Anti-hsp70 activity in our rat acute GVHD model has been associated with IgM, as well as IgG2a and IgG2b antibodies [11]. In the present study circulating anti-hsp antibodies detected in the PBSCT recipients were of the IgM, but not the IgG isotype. This may also be a consequence of immunosuppressive therapy, administered to the patients, and its inhibitory effects on cytokine production necessary for isotype switching. Since cytokines such as IFN-γ and IL-10 regulate B cell switching to several IgG isotypes [47,48], inhibition of cytokine production can render an environment non-permissible for the immunoglobulin isotype switch. Lower IgG but not IgM or IgA total antibody levels in PBSCT recipients support this explanation. In contrast, the acute GVHD in a rat MHC-mismatched model was accompanied by IFN-γ and IL-10 synthesis [12,49], hence the presence of IgG anti-hsp70 antibodies. Alternatively, the lack of anti-hsp antibodies of IgG isotype could relate to different profiles of cytokine production and altered B cell functions in PBSCT and BMT patients. Our observations indicate that lower levels of IFNγ (are present in PBSCT when compared with BMT recipients) (unpublished observations), thus the immunoglobulin isotype switch may occur early in BMT but not PBCST recipients.

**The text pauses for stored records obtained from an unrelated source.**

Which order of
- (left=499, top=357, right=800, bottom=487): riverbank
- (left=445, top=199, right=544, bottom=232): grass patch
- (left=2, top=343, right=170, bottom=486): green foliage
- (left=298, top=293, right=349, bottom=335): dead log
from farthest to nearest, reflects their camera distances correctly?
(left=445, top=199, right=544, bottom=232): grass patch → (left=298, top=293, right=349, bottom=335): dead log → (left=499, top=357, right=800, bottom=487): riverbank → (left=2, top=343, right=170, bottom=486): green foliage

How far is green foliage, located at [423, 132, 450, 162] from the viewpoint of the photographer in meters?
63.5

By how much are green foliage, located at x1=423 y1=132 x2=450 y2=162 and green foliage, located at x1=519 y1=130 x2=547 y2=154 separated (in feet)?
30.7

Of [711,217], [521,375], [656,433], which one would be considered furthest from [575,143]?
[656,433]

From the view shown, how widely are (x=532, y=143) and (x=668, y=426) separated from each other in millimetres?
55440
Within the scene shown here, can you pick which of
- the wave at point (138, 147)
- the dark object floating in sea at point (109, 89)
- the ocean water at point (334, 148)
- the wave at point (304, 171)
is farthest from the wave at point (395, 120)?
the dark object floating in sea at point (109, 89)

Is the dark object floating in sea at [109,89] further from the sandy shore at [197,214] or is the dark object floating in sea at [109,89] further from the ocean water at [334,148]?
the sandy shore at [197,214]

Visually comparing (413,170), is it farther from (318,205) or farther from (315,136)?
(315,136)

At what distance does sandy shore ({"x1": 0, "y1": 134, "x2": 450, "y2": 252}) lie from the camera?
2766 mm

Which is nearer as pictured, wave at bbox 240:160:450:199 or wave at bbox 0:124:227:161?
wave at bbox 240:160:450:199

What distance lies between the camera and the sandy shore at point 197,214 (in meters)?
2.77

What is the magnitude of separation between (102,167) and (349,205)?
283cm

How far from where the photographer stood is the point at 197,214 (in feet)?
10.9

Even though, at present, the exact mechanism behind hsp70 and hsp90 involvement in GVHD is not known, the results of this study show that monitoring PBSC recipients for the presence of anti-hsp70 and anti-hsp90 plasma antibodies could be employed as an indicator of GVHD development. In addition, further investigation of hsp70 and hsp90 role in GVHD pathology may warrant new GVHD therapies with hsps as target molecules.

Acknowledgments

Supported in part by NIHKO8 Award CA72587. The authors thank Dr D. Adkins, Dr R. Brown and Dr J. Dipersio for making patients plasma samples available for analysis.